Soderqvist, who has been using the camera for three years to shoot three indie features, many commercials and industrials. “What I like a lot is the look,” he said. “It has a very wide latitude. I also like the ease of taking your files and just dropping them into your preferred PC/Mac platform. Cineform recording is absolutely fabulous. Just drop it right on the timeline and there it is.” Soderqvist also described how he used Iridas Speedgrade to work with a look on set. “Communication with the colorist back home has become a lot easier,” he said. “You’re able to deliver something to show the director/producer how it

Cinematographer Ulf Soderqvist

Cinematographer Ulf Soderqvist

looks. And you can throw it out because it’s non-destructive. Also, I can run it on my Mac; I don’t have to buy a PC. The last few pieces I shot, it’s been very smooth.” Soderqvist also showed how he controls his camera through his iPhone’s WiFi. “I can access the keyboard and name my files,” he said. “Logging on this camera is an editor’s dream. You create a folder with each new project.”

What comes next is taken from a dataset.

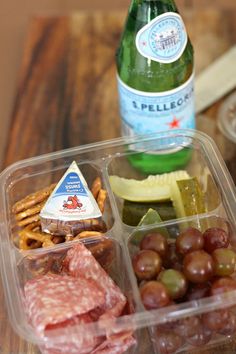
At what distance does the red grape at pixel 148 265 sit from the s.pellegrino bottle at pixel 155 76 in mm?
215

Soderqvist pointed out that the camera is so small, he can put it in a backpack and go. He liked its versatility with accessories and handles, as well as the viewfinder. “An optical viewfinder developed by P+S Technik also just came out, so I haven’t used it yet,” he said. “I’m using the screen and getting used to it. I still use the meter; the screen is just for framing.”

The SI-2K is daylight-balanced; Soderqvist said he rates it at 160 ASA. “The gain you have on this – it’s amazing,” he said. “You’d be surprised how little noise you’re bringing home. With an HD camera, I’d never touch the gain because I knew I’d bring noise home. But with the SI-2K, it’s like pushing your neg a little bit.”

In the field, said Soderqvist, he records to an off-the-shelf USB hard drive or two CF cards. “It’s IT-centric through a computer,” he said “It’s basically a computer head connected to a computer. SI hasn’t locked you out with proprietary hardware. You can use whatever serves your purpose.” Bravin noted that BandPro will create a configuration of the camera with an Apple Mac mini.

In answer to a question of what frame rates the SI-2K can go, a BandPro’s technician said, “It depends on the resolution: 1280×720 gives you 85P frames, and you can go to 150 frames with 960×540. And, yes, you can go time-lapse.”

Soderqvist also likes the camera’s histogram. “The workflow is so strong,” he said. “You can choose an AVI or Quicktime wrapper. The platform also works with Avid, not just FCP.” Bravin noted that drag-and-drop to Avid timeline will happen soon. Sinclair pointed out that, with the Cineform partnership, you can shoot 12-bit with absolutely no compression. “That’s a lot of data,” he said. “The Cineform RAW compression is what facilitates commodity bandwidth devices.”

Bravin reported that “more and better” is coming in terms of recording dual streams. He also said that, after NAB, BandPro will do seminars on how to operate the camera from a DIT and assistant standpoint. “But it takes ten minutes to figure it out,” he said. “If you can DIT on an F-23, for example, you can do this.